本文抜粋 ::
■ ■ ■ ■ ■

先日、稽古が始まる前に稽古場の受付前で会員Iさんと雑談をしていました。
雑談のキッカケはIさんが定期的に仕事で通っている場所が会津藩が転封された斗南藩の地域ではないか?という話からでした。
戊辰戦争で敗れた会津藩が領地没収後に再興を許された斗南藩は青森県下北郡、上北郡、三戸郡にまたがる地域です。
極寒に加えて痩せた土地で厳しい暮らしを余儀なくされた会津藩の人たちの苦労話や「京都守護職始末」の記録にある松平容保公や当時の京都を跋扈していた「勤王の志士」と言われた浪士たちの実状について話をしていました。
すると隣に座っていた老婦人が突然声を掛けてきました。
「お話を聞いてしまいました。申し訳ありません。実は私は会津出身の者です。会津の人たちの苦しみは大変なものだったと代々聞かされてきました。以前に長州から会津に和解の申し入れがあったようですが、私たちは断じて受け入れられません!ならぬことはならぬものです!」
と厳しい顔でおっしゃいました。
老婦人でしたが、背筋がビシッと伸び、武士の威厳を感じるその姿はいかにも会津の「什の掟」を体現しているかのようでした。

■ ■ ■ ■ ■

データ抜粋 ::

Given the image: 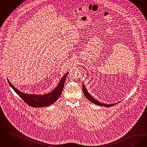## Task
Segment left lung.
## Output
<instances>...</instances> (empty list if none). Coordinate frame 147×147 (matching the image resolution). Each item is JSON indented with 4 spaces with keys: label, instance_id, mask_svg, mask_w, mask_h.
Segmentation results:
<instances>
[{
    "label": "left lung",
    "instance_id": "obj_1",
    "mask_svg": "<svg viewBox=\"0 0 147 147\" xmlns=\"http://www.w3.org/2000/svg\"><path fill=\"white\" fill-rule=\"evenodd\" d=\"M82 90H83V92L85 94V96L87 98V99H88L89 100H90L91 102L94 103V104L97 105H99L100 106H105L106 107H111V106H114L116 104H117V103H115V104H110V105H108V104H104V103H100L99 101H98L97 100H95L94 98H93L90 94H88V91L86 90V89L85 88V86L83 85H82Z\"/></svg>",
    "mask_w": 147,
    "mask_h": 147
}]
</instances>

■ ■ ■ ■ ■

練習問題 ::
[a] 本文のうち、「極寒に加えて痩せた土地で厳し」で始まり「らぬことはならぬものです!」」で終わる部分を一字一句変えずに書き写しなさい。
[b] 本文によれば、斗南藩の地域で会津藩の人たちが厳しい暮らしを余儀なくされたのはなぜか。一～三文で説明しなさい。
データは使わなくてよい。

課題ごとの結果 ::
[a]
極寒に加えて痩せた土地で厳しい暮らしを余儀なくされた会津藩の人たちの苦労話や「京都守護職始末」の記録にある松平容保公や当時の京都を跋扈していた「勤王の志士」と言われた浪士たちの実状について話をしていました。
すると隣に座っていた老婦人が突然声を掛けてきました。
「お話を聞いてしまいました。申し訳ありません。実は私は会津出身の者です。会津の人たちの苦しみは大変なものだったと代々聞かされてきました。以前に長州から会津に和解の申し入れがあったようですが、私たちは断じて受け入れられません!ならぬことはならぬものです!」

[b] 極寒であるうえに、土地が痩せていたからである。